A Data Science Central Community
All statistical textbooks focus on centrality (median, average or mean) and volatility (variance). None mention the third fundamental class of metrics: bumpiness.
Here we introduce the concept of bumpiness and show how it can be used. Two different datasets can have same mean and variance, but a different bumpiness. Bumpiness is linked to how the data points are ordered, while centrality and volatility completely ignore order. So, bumpiness is useful for datasets where order matters, in particular time series. Also, bumpiness integrates the notion of dependence (among the data points), while centrality and variance do not. Note that a time series can have high volatility (high variance) and low bumpiness. The converse is true.
The attached Excel spreadsheet shows computations of the bumpiness coefficient r for various time series. It is also of interest to readers who wish to learn new Excel concepts such a random number generation with Rand, indirect references with Indirect, Rank, Large and other powerful but not well known Excel functions. It is also an example of a fully interactive Excel spreadsheet driven by two core parameters.
Finally, this article shows (1) how a new concept is thought of, (2) then a robust, modern definition materialized, and (3) eventually a more meaningful definition created based on, and compatible with previous science.
1. How can bumpiness be defined?
Given a time series, an intuitive, scale-dependent and very robust metric would be the average acute angle measured on all the vertices (see chart below to visualize the concept). This metric is bounded:
This metric is totally nonsensitive to outliers. It is by all means a modern metric. However, we don't want to re-invent the wheel, and thus we will define bumpiness using a classical metric, that has the same mathematical and theoretical appeal and drawbacks as the old-fashioned average (to measure centrality) or variance (to measure volatility).

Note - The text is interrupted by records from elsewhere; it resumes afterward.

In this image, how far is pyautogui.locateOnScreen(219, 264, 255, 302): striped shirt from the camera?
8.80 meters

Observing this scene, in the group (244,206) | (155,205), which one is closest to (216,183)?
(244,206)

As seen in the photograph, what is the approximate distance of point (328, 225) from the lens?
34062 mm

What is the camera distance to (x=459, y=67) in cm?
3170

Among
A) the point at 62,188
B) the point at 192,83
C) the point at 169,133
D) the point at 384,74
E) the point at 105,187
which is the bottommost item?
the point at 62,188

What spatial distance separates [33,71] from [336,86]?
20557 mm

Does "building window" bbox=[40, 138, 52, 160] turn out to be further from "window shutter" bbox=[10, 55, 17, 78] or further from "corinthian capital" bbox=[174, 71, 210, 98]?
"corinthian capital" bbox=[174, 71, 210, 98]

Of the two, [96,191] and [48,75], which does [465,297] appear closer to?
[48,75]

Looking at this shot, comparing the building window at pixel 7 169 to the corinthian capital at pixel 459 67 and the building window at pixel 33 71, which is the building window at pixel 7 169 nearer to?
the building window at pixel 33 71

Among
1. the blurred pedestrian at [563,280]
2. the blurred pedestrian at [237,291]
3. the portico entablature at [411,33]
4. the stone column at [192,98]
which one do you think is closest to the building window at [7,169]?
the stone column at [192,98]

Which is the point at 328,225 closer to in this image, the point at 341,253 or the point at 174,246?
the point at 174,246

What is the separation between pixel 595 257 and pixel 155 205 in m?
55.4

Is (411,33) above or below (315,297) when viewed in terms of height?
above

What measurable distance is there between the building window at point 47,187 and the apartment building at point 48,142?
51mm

We define the bumpiness as the auto-correlation of lag one, denoted here as r.
Three time series with same mean, same variance, same values, but different bumpiness
Note that the lag one auto-correlation is the highest of all auto-correlations, in absolute value. Thus it is the single best indicator of the auto-correlation structure of a time series. It is always between -1 and +1. It is close to 1 for very smooth time series, close to 0 for pure noise, very negative for periodic time series, and close to -1 for time series with huge oscillations. You can produce an r very close to -1 by ordering pseudo random deviates as follows: x(1), x(n), x(2), x(n-1), x(3), x(n-2)... where x(k) [k=1, ..., n] represent the order statistics for a set of n points, with x(1)=minimum, x(n)=maximum.
A better but more complicated definition would involve all the autocorrelation coefficients embedded in a sum with decaying weights. It would be better in the sense that when the value is 0, it means that the data points are truly independent for most practical purposes.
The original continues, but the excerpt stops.